For me, not making 0304 would have been a sellout. For me, making "You Were Meant For Me .2" or .3 would have been me selling out. That's just how I'm wired. If I'm not growing and learning, that's me just being safe and doing something that's better for business.

Doing 0304 was a huge risk, but the most authentic thing I could do. And you have to be willing to part ways with popular perception.

Thirty years means a lot of creating, a lot of soul-searching, a lot of explaining yourself. How would you describe this journey you're on?

I think that my life required me to make good on my promise to learn how to be a happy person. As a priority. In a way that caused me to put my career second, multiple times.

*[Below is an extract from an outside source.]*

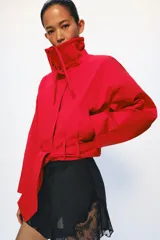 Chaqueta corta roja ZARA Woman Collection con mezcla de algodón, cuello alto, manga larga, bolsillos delanteros y cinturón ajustable con lazada en el mismo tejido. Cuenta con cierre frontal con botones ocultos por solapa.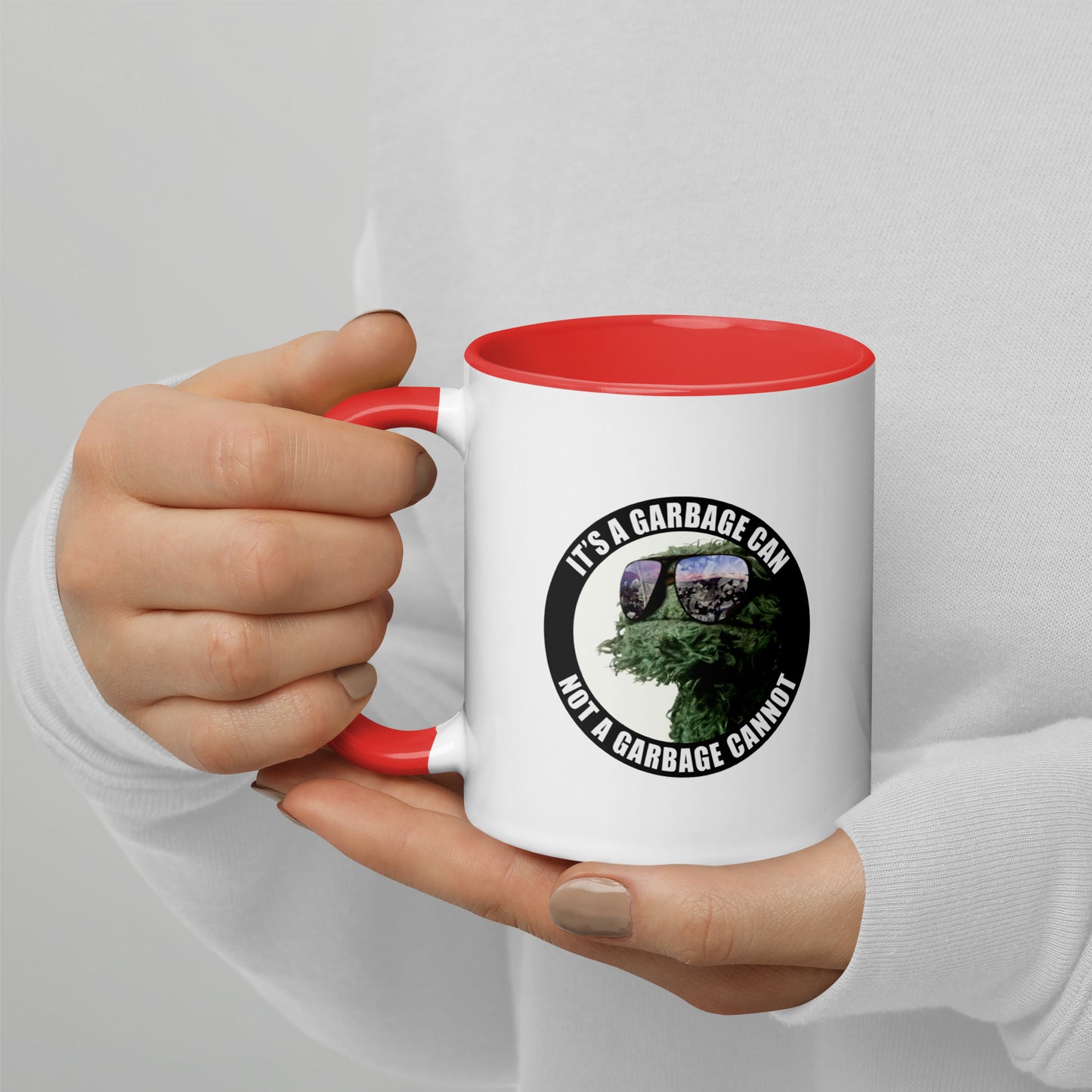 Coffee Mug white outside and red interior with It's a Garbage Can, not a Garbage Cannot in a circle. with Oscar the grouch in the center.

I make what I call my Deathbed Decisions – when I'm doing something, I pretend I'm on my deathbed, and I look back and I go "Do I care about this moment?" "Will I care about this decision – will it move the needle?"

I had to learn how to heal after what happened with my mom. I was about to go make a lot of money, and I needed it, but I couldn't psychologically handle it.

And so I forewent that money and chose my mental health.

I want my life to be my best work of art. I don't want my art to be my best work of art. That would make me kind of an asshole.

And so I'm very proud I stayed true to those promises I made myself – my hierarchical decision-making process of being an artist.

But it's a trip. Everybody's career is a unique little thing – and your life happens in the process, too.